As it often happened when searching for people, rising smoke gave away their position. Sure, with the nearby burned area, smoke wasn’t all that uncommon but the different direction was enough of a give-away to guide me towards them and it didn’t take all that long for me to realise that these people might be in a worse situation than I had thought.
Their current location was fairly good, located in a somewhat narrow gorge, though that could be just as much a detriment as it could be an advantage, with a couple of gardens and similar areas demarcated between some fairly simple huts.
Finding out where they had lived before the change wasn’t difficult, either, as there was a city just below the rocky hills their gorge was located in, though that city had clearly seen better days. Some places I had seen from above had weathered the change fairly well, with only a portion of the buildings broken or burned, but this one wasn’t one of those places. Here, it looked as if the city had suffered an extensive bombing campaign, possibly involving fire bombs, before an earthquake levelled the rest. There wasn’t a single building that remained unbroken; a lot of them weren’t even recognisable as houses any longer, their frames complete rubble, without a single brick connected to another. It was utter devastation on a level I couldn’t really believe. The Change had truly made a mess of this place.
Or maybe it hadn’t been the change; I could hardly tell what had happened to this place to wreck it this thoroughly. And, on second thought, it couldn’t have been the change, not if a group of people managed to get out while finding enough food to last the winter. It would be interesting to ask those people how they managed and even what had happened at some point. I doubted leading with those questions would endear me to them; the devastation here had to have left some trauma.
But the devastation and the possible trauma left by it weren’t why they had a serious problem. Their current problems came from the Bitumen, both directly and indirectly. From what I had been able to see from above, their supplies came primarily from hunting, there had been multiple drying racks with pelts out in the open, and a few locations that looked like they were used to process or store meat, which, given our location’s negligible climate for agriculture, made some sense.
The burned area, although still some distance away, had caused the various game animals to flee from the conflagration, and without animals to hunt, a group dependent on hunting would be in serious trouble. Nothing I could see indicated that they could grow enough food to subsist on, so just that was enough to destroy a community, ignoring the fact that in about a week, judging from the rate of growth we had observed, the burned area would swallow up their homes, leaving them in even bigger trouble.
I could see why these people would pray to anything willing or able to help them, though I wasn’t sure why direct contact was needed to give them that initial push. Maybe their prayers were just too diffuse otherwise, or there were some divine politics involved; I would have to ask Lady Hecate at some point, or figure it out myself.

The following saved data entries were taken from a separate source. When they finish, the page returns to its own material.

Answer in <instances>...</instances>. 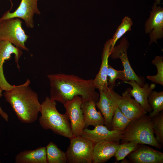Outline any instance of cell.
Here are the masks:
<instances>
[{
  "label": "cell",
  "mask_w": 163,
  "mask_h": 163,
  "mask_svg": "<svg viewBox=\"0 0 163 163\" xmlns=\"http://www.w3.org/2000/svg\"><path fill=\"white\" fill-rule=\"evenodd\" d=\"M120 141L121 143L133 142L149 145L159 149L162 147L155 138L151 118L146 114L130 122L122 132Z\"/></svg>",
  "instance_id": "cell-4"
},
{
  "label": "cell",
  "mask_w": 163,
  "mask_h": 163,
  "mask_svg": "<svg viewBox=\"0 0 163 163\" xmlns=\"http://www.w3.org/2000/svg\"><path fill=\"white\" fill-rule=\"evenodd\" d=\"M155 2L157 5H159L160 4L161 2V0H154Z\"/></svg>",
  "instance_id": "cell-30"
},
{
  "label": "cell",
  "mask_w": 163,
  "mask_h": 163,
  "mask_svg": "<svg viewBox=\"0 0 163 163\" xmlns=\"http://www.w3.org/2000/svg\"><path fill=\"white\" fill-rule=\"evenodd\" d=\"M15 161L16 163H47L46 147L21 152L16 155Z\"/></svg>",
  "instance_id": "cell-20"
},
{
  "label": "cell",
  "mask_w": 163,
  "mask_h": 163,
  "mask_svg": "<svg viewBox=\"0 0 163 163\" xmlns=\"http://www.w3.org/2000/svg\"><path fill=\"white\" fill-rule=\"evenodd\" d=\"M118 107L130 121L138 119L147 113L137 102L132 98L128 88L122 93Z\"/></svg>",
  "instance_id": "cell-15"
},
{
  "label": "cell",
  "mask_w": 163,
  "mask_h": 163,
  "mask_svg": "<svg viewBox=\"0 0 163 163\" xmlns=\"http://www.w3.org/2000/svg\"><path fill=\"white\" fill-rule=\"evenodd\" d=\"M27 79L23 84L5 91L4 95L10 104L18 119L22 123L29 124L35 121L41 107L37 93L29 87Z\"/></svg>",
  "instance_id": "cell-2"
},
{
  "label": "cell",
  "mask_w": 163,
  "mask_h": 163,
  "mask_svg": "<svg viewBox=\"0 0 163 163\" xmlns=\"http://www.w3.org/2000/svg\"><path fill=\"white\" fill-rule=\"evenodd\" d=\"M152 127L155 138L162 146L163 145V112L161 111L151 118Z\"/></svg>",
  "instance_id": "cell-25"
},
{
  "label": "cell",
  "mask_w": 163,
  "mask_h": 163,
  "mask_svg": "<svg viewBox=\"0 0 163 163\" xmlns=\"http://www.w3.org/2000/svg\"><path fill=\"white\" fill-rule=\"evenodd\" d=\"M65 152L66 162L93 163L92 152L94 143L81 136L72 137Z\"/></svg>",
  "instance_id": "cell-6"
},
{
  "label": "cell",
  "mask_w": 163,
  "mask_h": 163,
  "mask_svg": "<svg viewBox=\"0 0 163 163\" xmlns=\"http://www.w3.org/2000/svg\"><path fill=\"white\" fill-rule=\"evenodd\" d=\"M145 31L149 34V45L153 42L157 43V40L163 37V8L157 6L155 2L150 11L149 17L145 22Z\"/></svg>",
  "instance_id": "cell-12"
},
{
  "label": "cell",
  "mask_w": 163,
  "mask_h": 163,
  "mask_svg": "<svg viewBox=\"0 0 163 163\" xmlns=\"http://www.w3.org/2000/svg\"><path fill=\"white\" fill-rule=\"evenodd\" d=\"M131 121L117 107L113 114L111 122V130L122 132Z\"/></svg>",
  "instance_id": "cell-24"
},
{
  "label": "cell",
  "mask_w": 163,
  "mask_h": 163,
  "mask_svg": "<svg viewBox=\"0 0 163 163\" xmlns=\"http://www.w3.org/2000/svg\"><path fill=\"white\" fill-rule=\"evenodd\" d=\"M117 79L125 81L126 76L123 70H117L109 65L107 75L108 87L113 89L116 85L115 81Z\"/></svg>",
  "instance_id": "cell-28"
},
{
  "label": "cell",
  "mask_w": 163,
  "mask_h": 163,
  "mask_svg": "<svg viewBox=\"0 0 163 163\" xmlns=\"http://www.w3.org/2000/svg\"><path fill=\"white\" fill-rule=\"evenodd\" d=\"M50 86V97L63 104L77 96L83 101H98L99 94L96 91L93 79H85L72 74L57 73L47 75Z\"/></svg>",
  "instance_id": "cell-1"
},
{
  "label": "cell",
  "mask_w": 163,
  "mask_h": 163,
  "mask_svg": "<svg viewBox=\"0 0 163 163\" xmlns=\"http://www.w3.org/2000/svg\"><path fill=\"white\" fill-rule=\"evenodd\" d=\"M129 46V43L126 38L125 37L123 38L120 41L119 44L114 46L110 56L114 60L119 59L121 60L126 76L124 81L134 80L142 86L145 83L144 78L136 75L132 68L128 59L127 50Z\"/></svg>",
  "instance_id": "cell-9"
},
{
  "label": "cell",
  "mask_w": 163,
  "mask_h": 163,
  "mask_svg": "<svg viewBox=\"0 0 163 163\" xmlns=\"http://www.w3.org/2000/svg\"><path fill=\"white\" fill-rule=\"evenodd\" d=\"M96 103L94 100H90L83 101L82 104L81 108L83 113L85 128L90 126L95 127L105 124L104 119L101 112L96 110Z\"/></svg>",
  "instance_id": "cell-18"
},
{
  "label": "cell",
  "mask_w": 163,
  "mask_h": 163,
  "mask_svg": "<svg viewBox=\"0 0 163 163\" xmlns=\"http://www.w3.org/2000/svg\"><path fill=\"white\" fill-rule=\"evenodd\" d=\"M148 102L152 110L149 116L152 118L163 110V91L153 90L148 97Z\"/></svg>",
  "instance_id": "cell-22"
},
{
  "label": "cell",
  "mask_w": 163,
  "mask_h": 163,
  "mask_svg": "<svg viewBox=\"0 0 163 163\" xmlns=\"http://www.w3.org/2000/svg\"><path fill=\"white\" fill-rule=\"evenodd\" d=\"M123 82L128 84L132 87V88H128L131 96L134 97L147 113H151L152 110L148 104V98L155 88V84L152 83L149 85L145 83L141 86L136 81L133 80L123 81Z\"/></svg>",
  "instance_id": "cell-16"
},
{
  "label": "cell",
  "mask_w": 163,
  "mask_h": 163,
  "mask_svg": "<svg viewBox=\"0 0 163 163\" xmlns=\"http://www.w3.org/2000/svg\"><path fill=\"white\" fill-rule=\"evenodd\" d=\"M46 159L48 163H66V153L59 149L53 142H50L46 147Z\"/></svg>",
  "instance_id": "cell-21"
},
{
  "label": "cell",
  "mask_w": 163,
  "mask_h": 163,
  "mask_svg": "<svg viewBox=\"0 0 163 163\" xmlns=\"http://www.w3.org/2000/svg\"><path fill=\"white\" fill-rule=\"evenodd\" d=\"M56 102L46 97L41 104V116L39 123L45 129L69 139L72 137L70 123L66 113H59L56 108Z\"/></svg>",
  "instance_id": "cell-3"
},
{
  "label": "cell",
  "mask_w": 163,
  "mask_h": 163,
  "mask_svg": "<svg viewBox=\"0 0 163 163\" xmlns=\"http://www.w3.org/2000/svg\"><path fill=\"white\" fill-rule=\"evenodd\" d=\"M14 55L15 62L18 69L19 59L23 54L21 49L7 41H0V87L3 91H8L15 88L16 86L10 84L6 80L3 71V65L5 60L11 59V55Z\"/></svg>",
  "instance_id": "cell-11"
},
{
  "label": "cell",
  "mask_w": 163,
  "mask_h": 163,
  "mask_svg": "<svg viewBox=\"0 0 163 163\" xmlns=\"http://www.w3.org/2000/svg\"><path fill=\"white\" fill-rule=\"evenodd\" d=\"M127 156L131 163H163L162 152L144 144H139L135 150Z\"/></svg>",
  "instance_id": "cell-13"
},
{
  "label": "cell",
  "mask_w": 163,
  "mask_h": 163,
  "mask_svg": "<svg viewBox=\"0 0 163 163\" xmlns=\"http://www.w3.org/2000/svg\"><path fill=\"white\" fill-rule=\"evenodd\" d=\"M2 90L0 87V98L2 97L3 95L2 94ZM0 115L6 121H8V115L7 113L4 112L2 108H1L0 106Z\"/></svg>",
  "instance_id": "cell-29"
},
{
  "label": "cell",
  "mask_w": 163,
  "mask_h": 163,
  "mask_svg": "<svg viewBox=\"0 0 163 163\" xmlns=\"http://www.w3.org/2000/svg\"><path fill=\"white\" fill-rule=\"evenodd\" d=\"M139 144L133 142H126L120 144L114 157L117 161L123 160L130 153L135 150Z\"/></svg>",
  "instance_id": "cell-27"
},
{
  "label": "cell",
  "mask_w": 163,
  "mask_h": 163,
  "mask_svg": "<svg viewBox=\"0 0 163 163\" xmlns=\"http://www.w3.org/2000/svg\"><path fill=\"white\" fill-rule=\"evenodd\" d=\"M119 142L105 141L95 143L92 152L93 163H105L114 156Z\"/></svg>",
  "instance_id": "cell-17"
},
{
  "label": "cell",
  "mask_w": 163,
  "mask_h": 163,
  "mask_svg": "<svg viewBox=\"0 0 163 163\" xmlns=\"http://www.w3.org/2000/svg\"><path fill=\"white\" fill-rule=\"evenodd\" d=\"M39 0H21L18 8L13 12L10 10L6 11L0 18V20L18 18L23 20L26 27L33 28L34 25V14H40L37 5Z\"/></svg>",
  "instance_id": "cell-10"
},
{
  "label": "cell",
  "mask_w": 163,
  "mask_h": 163,
  "mask_svg": "<svg viewBox=\"0 0 163 163\" xmlns=\"http://www.w3.org/2000/svg\"><path fill=\"white\" fill-rule=\"evenodd\" d=\"M155 66L157 71V74L154 75H147V79L152 82L163 86V57L158 56L155 57L151 62Z\"/></svg>",
  "instance_id": "cell-26"
},
{
  "label": "cell",
  "mask_w": 163,
  "mask_h": 163,
  "mask_svg": "<svg viewBox=\"0 0 163 163\" xmlns=\"http://www.w3.org/2000/svg\"><path fill=\"white\" fill-rule=\"evenodd\" d=\"M122 132L109 129L104 125L95 126L92 130L85 128L81 136L92 141L94 143L101 141H108L119 142Z\"/></svg>",
  "instance_id": "cell-14"
},
{
  "label": "cell",
  "mask_w": 163,
  "mask_h": 163,
  "mask_svg": "<svg viewBox=\"0 0 163 163\" xmlns=\"http://www.w3.org/2000/svg\"><path fill=\"white\" fill-rule=\"evenodd\" d=\"M83 102L81 97L77 96L63 104L66 110V113L70 121L72 137L81 136L85 128L83 113L81 108Z\"/></svg>",
  "instance_id": "cell-8"
},
{
  "label": "cell",
  "mask_w": 163,
  "mask_h": 163,
  "mask_svg": "<svg viewBox=\"0 0 163 163\" xmlns=\"http://www.w3.org/2000/svg\"><path fill=\"white\" fill-rule=\"evenodd\" d=\"M110 40H108L104 44L101 56V63L98 73L93 82L96 89L99 91L107 89L108 87L107 75L108 68V58L110 55Z\"/></svg>",
  "instance_id": "cell-19"
},
{
  "label": "cell",
  "mask_w": 163,
  "mask_h": 163,
  "mask_svg": "<svg viewBox=\"0 0 163 163\" xmlns=\"http://www.w3.org/2000/svg\"><path fill=\"white\" fill-rule=\"evenodd\" d=\"M18 18L0 20V41H8L21 50L28 51L25 43L29 38Z\"/></svg>",
  "instance_id": "cell-5"
},
{
  "label": "cell",
  "mask_w": 163,
  "mask_h": 163,
  "mask_svg": "<svg viewBox=\"0 0 163 163\" xmlns=\"http://www.w3.org/2000/svg\"><path fill=\"white\" fill-rule=\"evenodd\" d=\"M133 24L132 20L129 17L125 16L122 19L121 24L117 27L113 38L110 39L111 41L110 49V54L117 40L127 32L131 30Z\"/></svg>",
  "instance_id": "cell-23"
},
{
  "label": "cell",
  "mask_w": 163,
  "mask_h": 163,
  "mask_svg": "<svg viewBox=\"0 0 163 163\" xmlns=\"http://www.w3.org/2000/svg\"><path fill=\"white\" fill-rule=\"evenodd\" d=\"M99 100L96 103L97 107L101 112L104 120L105 126L111 130L112 117L120 100L121 96L113 89L108 88L100 90Z\"/></svg>",
  "instance_id": "cell-7"
}]
</instances>
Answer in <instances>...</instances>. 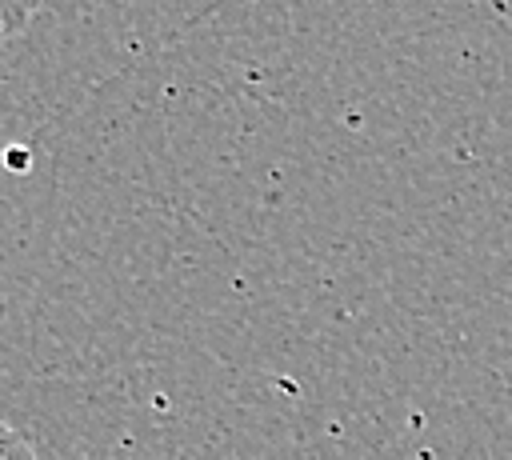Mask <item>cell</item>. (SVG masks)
<instances>
[{"label":"cell","instance_id":"cell-1","mask_svg":"<svg viewBox=\"0 0 512 460\" xmlns=\"http://www.w3.org/2000/svg\"><path fill=\"white\" fill-rule=\"evenodd\" d=\"M40 4L44 0H0V32H4V40H12L16 32H24L28 20L40 12Z\"/></svg>","mask_w":512,"mask_h":460},{"label":"cell","instance_id":"cell-2","mask_svg":"<svg viewBox=\"0 0 512 460\" xmlns=\"http://www.w3.org/2000/svg\"><path fill=\"white\" fill-rule=\"evenodd\" d=\"M0 460H40L36 448L28 444V436L20 428H12L8 420H0Z\"/></svg>","mask_w":512,"mask_h":460},{"label":"cell","instance_id":"cell-3","mask_svg":"<svg viewBox=\"0 0 512 460\" xmlns=\"http://www.w3.org/2000/svg\"><path fill=\"white\" fill-rule=\"evenodd\" d=\"M0 44H4V32H0Z\"/></svg>","mask_w":512,"mask_h":460}]
</instances>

For now, I was more interested in helping them and, hopefully, pointing them towards the burned area and the Bitumen, their numbers, though somewhat small on a pre-change scale, would tremendously increase our odds of pushing back the infection and defeating it. Additionally, the fact that they had been hunting here meant their levels were likely high enough to be of use without too much help from us.
But first, I needed to make contact in a way that made them want to listen to me and accept my help. Just because they were desperate didn’t automatically mean they would do the smart thing and listen, even if it was in their best interest. They were, after all, people, and people could, as a rule, be idiots, no matter their situation.